Every year, Calgary plays host to an astoundingly diverse array of festivals and events designed to show off the amazing people who call the city home. These events celebrate different cultures, art forms and interests, and are a clear display of the amazing diversity found in this city. However, despite this wide array of festivals, we have been conspicuously lacking an event where a person can show off their homemade laser. That is, until now.
This will be the first year for the Calgary Mini Maker Faire, an all-ages showcase of some of the most resourceful, creative and inventive people the city has to offer. Taking place on September 8 in East Village, it will feature over 25 artists and inventors displaying the amazing things they’ve made in their own backyards.
While it will be the first year Calgary will play host to a Maker Faire, the event originated six years ago in San Francisco, where it kicked off the growth of what has come to be known as the maker movement. Although it started small, the Faire has quickly grown into a worldwide phenomenon.
“It was all about showcasing what people are making,” explains Shannon Hoover, one of the lead organizers of the Calgary Mini Maker Faire. “In six years it went from basically nothing to about 150,000 people. That’s pretty impressive for a group of people showcasing what they built in their backyards. Today there are almost 60 Maker Faires worldwide. So not only has it grown in San Francisco, it has grown across the world.”
Hoover, who co-owns the Endeavor Arts Gallery with his wife, heard about the original San Francisco Maker Faire soon after becoming a part of the Calgary contemporary art scene.
“About three years ago, my wife and I started discovering people in Calgary who were making things, and being very innovative and creative about what they made,” says Hoover. “I connected with some of them and they mentioned Maker Faire, which I had never heard of before. So I hopped on a plane to San Francisco and went to the Faire, and I was seriously blown away, I was stunned. Everywhere I looked I saw creativity happening at a level I didn’t even know was possible.”
This creativity is unique, however, in that it has been divorced from the profit motive that traditionally drives innovation. In Hoover’s eyes, that makes it much more significant.
“When we think of things being inventive or creative, we often think of start-ups or businesses,” says Hoover. “But here was a group of people who were completely disconnected from a corporate infrastructure, who were being truly and significantly innovative. What’s happened is that through the Internet these people are able to share knowledge and innovate on each other’s creations and ideas, without that corporate infrastructure existing. This is what the maker movement was born from: our ability as human beings to feed off each other’s ideas. It’s a really human movement.”

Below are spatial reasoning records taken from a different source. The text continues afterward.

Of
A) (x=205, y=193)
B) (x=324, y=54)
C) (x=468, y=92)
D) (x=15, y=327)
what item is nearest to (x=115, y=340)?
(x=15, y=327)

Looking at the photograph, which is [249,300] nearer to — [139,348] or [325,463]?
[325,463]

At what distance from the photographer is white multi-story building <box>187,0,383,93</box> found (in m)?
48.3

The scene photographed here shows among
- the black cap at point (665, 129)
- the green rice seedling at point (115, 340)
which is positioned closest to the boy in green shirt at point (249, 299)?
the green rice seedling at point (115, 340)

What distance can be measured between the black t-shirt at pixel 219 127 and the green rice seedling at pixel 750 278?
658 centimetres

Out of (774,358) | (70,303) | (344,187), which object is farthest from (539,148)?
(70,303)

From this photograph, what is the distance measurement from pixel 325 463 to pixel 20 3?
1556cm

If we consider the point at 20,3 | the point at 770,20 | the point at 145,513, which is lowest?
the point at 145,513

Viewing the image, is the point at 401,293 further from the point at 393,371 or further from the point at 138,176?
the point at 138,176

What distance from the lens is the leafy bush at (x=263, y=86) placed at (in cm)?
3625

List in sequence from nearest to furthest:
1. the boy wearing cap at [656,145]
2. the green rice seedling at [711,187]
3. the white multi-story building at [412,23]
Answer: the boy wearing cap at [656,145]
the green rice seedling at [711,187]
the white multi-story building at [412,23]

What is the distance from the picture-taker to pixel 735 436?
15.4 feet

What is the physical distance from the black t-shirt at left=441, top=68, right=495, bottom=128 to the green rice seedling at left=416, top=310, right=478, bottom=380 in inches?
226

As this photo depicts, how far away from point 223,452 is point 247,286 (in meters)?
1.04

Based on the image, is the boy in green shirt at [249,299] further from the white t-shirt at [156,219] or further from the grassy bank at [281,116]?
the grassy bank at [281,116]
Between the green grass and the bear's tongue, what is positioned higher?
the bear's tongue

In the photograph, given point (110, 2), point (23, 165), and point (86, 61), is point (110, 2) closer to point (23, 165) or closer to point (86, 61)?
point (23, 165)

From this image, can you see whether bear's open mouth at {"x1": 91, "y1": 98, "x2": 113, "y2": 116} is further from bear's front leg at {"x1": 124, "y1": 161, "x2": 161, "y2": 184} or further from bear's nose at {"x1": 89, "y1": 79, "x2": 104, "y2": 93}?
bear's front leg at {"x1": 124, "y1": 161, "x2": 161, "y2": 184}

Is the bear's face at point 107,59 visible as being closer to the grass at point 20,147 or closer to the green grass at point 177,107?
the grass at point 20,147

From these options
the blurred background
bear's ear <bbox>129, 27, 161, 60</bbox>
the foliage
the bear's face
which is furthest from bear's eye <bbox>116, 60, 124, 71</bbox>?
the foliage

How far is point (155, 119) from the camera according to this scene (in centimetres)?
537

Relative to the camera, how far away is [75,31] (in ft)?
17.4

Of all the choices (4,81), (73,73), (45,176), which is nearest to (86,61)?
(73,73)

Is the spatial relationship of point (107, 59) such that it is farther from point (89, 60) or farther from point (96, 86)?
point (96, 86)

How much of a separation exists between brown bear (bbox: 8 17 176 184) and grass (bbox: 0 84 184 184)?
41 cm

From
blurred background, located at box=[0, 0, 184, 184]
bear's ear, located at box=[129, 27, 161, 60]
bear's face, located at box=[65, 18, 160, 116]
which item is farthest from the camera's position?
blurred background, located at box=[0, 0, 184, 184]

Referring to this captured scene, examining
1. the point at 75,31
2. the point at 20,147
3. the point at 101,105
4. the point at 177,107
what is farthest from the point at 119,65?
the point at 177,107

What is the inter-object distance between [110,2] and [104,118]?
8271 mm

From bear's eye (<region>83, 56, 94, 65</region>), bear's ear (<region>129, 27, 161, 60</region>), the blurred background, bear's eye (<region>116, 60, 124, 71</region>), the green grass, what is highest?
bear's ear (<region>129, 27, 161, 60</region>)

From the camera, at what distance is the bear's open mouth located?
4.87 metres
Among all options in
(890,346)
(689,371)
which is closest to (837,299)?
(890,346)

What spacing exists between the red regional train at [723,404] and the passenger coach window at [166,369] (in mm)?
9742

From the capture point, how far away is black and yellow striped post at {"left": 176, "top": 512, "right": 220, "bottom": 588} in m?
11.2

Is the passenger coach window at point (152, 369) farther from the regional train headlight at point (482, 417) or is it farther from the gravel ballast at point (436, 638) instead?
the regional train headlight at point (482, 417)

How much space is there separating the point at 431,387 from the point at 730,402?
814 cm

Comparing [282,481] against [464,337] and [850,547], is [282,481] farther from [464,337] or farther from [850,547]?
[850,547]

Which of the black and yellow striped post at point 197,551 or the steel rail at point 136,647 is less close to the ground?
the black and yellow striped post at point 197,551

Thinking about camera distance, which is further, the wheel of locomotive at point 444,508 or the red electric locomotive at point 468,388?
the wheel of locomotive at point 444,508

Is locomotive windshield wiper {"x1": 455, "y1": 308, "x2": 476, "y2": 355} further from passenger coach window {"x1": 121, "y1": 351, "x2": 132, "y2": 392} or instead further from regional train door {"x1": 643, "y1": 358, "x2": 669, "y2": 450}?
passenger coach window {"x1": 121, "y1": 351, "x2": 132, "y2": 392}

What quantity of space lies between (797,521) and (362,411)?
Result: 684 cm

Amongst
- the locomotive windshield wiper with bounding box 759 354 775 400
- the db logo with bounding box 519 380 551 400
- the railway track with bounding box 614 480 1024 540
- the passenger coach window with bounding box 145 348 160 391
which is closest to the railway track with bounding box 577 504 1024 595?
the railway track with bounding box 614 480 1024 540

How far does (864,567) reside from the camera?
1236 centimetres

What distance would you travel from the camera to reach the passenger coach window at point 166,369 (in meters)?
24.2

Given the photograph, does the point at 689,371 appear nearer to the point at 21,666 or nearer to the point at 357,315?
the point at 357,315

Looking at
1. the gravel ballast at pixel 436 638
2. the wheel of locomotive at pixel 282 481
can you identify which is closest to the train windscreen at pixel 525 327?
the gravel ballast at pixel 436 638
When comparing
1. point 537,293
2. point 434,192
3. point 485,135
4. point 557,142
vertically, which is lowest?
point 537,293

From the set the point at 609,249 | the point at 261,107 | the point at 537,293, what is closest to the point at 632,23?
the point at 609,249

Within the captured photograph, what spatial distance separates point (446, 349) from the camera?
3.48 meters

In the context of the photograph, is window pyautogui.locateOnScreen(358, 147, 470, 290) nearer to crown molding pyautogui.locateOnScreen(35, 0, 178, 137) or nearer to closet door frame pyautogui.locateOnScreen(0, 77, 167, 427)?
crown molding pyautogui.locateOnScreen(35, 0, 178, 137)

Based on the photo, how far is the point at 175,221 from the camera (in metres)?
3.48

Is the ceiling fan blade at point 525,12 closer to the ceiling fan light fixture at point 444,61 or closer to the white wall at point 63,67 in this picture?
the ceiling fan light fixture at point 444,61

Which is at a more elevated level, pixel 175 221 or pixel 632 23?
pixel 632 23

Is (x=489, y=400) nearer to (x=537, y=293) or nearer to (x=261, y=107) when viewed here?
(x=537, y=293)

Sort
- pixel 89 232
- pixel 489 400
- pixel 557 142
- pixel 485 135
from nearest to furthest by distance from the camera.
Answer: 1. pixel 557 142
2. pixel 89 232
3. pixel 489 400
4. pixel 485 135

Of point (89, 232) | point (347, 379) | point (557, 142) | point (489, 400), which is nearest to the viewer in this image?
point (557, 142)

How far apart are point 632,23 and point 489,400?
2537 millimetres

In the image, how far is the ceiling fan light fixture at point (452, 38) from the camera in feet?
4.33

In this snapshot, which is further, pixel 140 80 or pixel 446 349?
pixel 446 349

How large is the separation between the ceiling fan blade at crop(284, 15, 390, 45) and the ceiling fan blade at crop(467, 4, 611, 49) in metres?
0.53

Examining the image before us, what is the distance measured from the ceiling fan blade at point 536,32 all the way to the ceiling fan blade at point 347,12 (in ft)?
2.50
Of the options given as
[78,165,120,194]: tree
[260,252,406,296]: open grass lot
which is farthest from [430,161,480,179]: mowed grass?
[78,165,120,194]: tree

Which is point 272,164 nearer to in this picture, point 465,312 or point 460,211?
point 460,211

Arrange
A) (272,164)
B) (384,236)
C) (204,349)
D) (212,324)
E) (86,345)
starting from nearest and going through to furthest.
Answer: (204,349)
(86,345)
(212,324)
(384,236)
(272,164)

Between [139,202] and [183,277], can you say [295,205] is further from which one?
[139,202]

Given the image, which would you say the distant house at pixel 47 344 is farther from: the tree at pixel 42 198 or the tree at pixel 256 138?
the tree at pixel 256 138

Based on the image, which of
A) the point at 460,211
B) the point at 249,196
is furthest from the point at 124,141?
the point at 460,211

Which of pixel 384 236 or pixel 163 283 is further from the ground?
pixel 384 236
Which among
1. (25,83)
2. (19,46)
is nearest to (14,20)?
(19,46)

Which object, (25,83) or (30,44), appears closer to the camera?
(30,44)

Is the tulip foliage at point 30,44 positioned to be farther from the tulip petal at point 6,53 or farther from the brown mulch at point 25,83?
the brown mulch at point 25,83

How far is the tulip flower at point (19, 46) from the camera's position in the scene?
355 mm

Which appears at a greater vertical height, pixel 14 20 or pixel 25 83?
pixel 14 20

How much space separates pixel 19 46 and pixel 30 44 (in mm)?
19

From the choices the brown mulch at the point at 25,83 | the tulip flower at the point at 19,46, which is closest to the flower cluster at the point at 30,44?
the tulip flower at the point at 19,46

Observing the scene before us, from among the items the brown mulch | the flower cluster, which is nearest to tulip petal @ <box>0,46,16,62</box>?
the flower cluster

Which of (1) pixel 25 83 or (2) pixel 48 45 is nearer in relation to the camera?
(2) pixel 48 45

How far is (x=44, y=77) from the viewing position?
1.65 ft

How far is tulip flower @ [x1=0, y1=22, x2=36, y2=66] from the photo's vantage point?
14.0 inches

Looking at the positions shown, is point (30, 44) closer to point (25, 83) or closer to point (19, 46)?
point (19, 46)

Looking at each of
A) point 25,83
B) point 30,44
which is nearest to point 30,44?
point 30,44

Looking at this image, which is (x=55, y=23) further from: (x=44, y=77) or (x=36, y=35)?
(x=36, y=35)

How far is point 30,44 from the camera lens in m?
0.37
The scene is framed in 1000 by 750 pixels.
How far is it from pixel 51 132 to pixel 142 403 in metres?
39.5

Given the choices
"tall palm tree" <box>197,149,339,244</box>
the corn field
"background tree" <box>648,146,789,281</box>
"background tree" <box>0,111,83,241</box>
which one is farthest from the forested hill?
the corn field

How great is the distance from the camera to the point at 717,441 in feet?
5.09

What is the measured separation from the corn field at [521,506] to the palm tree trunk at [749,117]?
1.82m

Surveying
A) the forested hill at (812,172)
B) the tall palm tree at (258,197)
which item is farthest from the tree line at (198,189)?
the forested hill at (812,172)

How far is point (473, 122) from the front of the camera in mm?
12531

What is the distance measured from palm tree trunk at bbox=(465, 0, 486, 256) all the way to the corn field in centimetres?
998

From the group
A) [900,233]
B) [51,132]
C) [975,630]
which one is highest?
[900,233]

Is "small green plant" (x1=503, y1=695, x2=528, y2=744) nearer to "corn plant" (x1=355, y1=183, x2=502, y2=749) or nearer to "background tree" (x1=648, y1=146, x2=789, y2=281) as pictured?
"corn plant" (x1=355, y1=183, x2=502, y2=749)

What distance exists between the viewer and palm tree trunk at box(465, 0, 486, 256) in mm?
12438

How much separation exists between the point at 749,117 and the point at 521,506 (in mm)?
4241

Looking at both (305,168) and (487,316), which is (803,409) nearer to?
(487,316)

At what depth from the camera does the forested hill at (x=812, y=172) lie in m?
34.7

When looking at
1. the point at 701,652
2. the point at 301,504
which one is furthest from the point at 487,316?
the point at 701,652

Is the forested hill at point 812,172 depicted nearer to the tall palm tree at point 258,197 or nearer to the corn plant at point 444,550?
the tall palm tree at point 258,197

Thoroughly impressed by what he saw in San Francisco, Hoover was determined to bring the Maker Faire to Calgary. Cities across North America have been starting their own Faires, including Vancouver and Toronto, so it was only a matter of time before the maker movement reached Calgary.
“When I came back I started asking people ‘Why don’t we have a Maker Faire here?’ ” says Hoover. “Nobody had a really good answer for why it didn’t exist. Everyone agreed that Calgary should have one, but they didn’t know why it didn’t have one. Calgary is the perfect place for this! We are a very young, entrepreneurial city, with the highest number of engineers per capita of any North American city. I figured that somebody had to start it, and since nobody else was doing it, that person had to be me.”
Using his connections in the Calgary art scene, Hoover and the other organizers of the Mini Maker Faire have managed to assemble a staggeringly diverse collection of some of Calgary’s brightest and most eccentric inhabitants. Their projects range from traditional arts such as metalworking and weaving, to futuristic homemade lasers and robots.
“We have a crazy variety of people,” explains Hoover. “We have at least one blacksmith, a group of spinners and weavers, the Canadian champion paper airplane maker, some roboticists, about 10 people with 3D printers, some people that work with textiles, costume designers, a really talented lego artist and one guy who built his own shaken granual laser, whatever that is. I suppose we’ll find out.”
With the addition of the Mini Maker Faire, Calgary’s already impressive collection of events and celebrations will grow even larger. And although the Faire is sure to be an entertaining way to spend a Saturday, Hoover hopes it can do something even more: convince people that the city of Calgary is as awesome as its inhabitants are.
“What’s funny is that a lot of these people don’t really consider themselves visionary artists,” says Hoover. “Because in Calgary we really try to downplay that notion. We don’t really think internally, as Calgarians, that we’re awesome enough to have real culturally significant things happening here. We have some of the most creative and innovative people in the world here in this city, why do we think we have to look elsewhere? You can look at this two ways. You can look at the whole situation as frustrating and annoying and depressing, or you can look at it as an opportunity. To create something people can be passionate about.”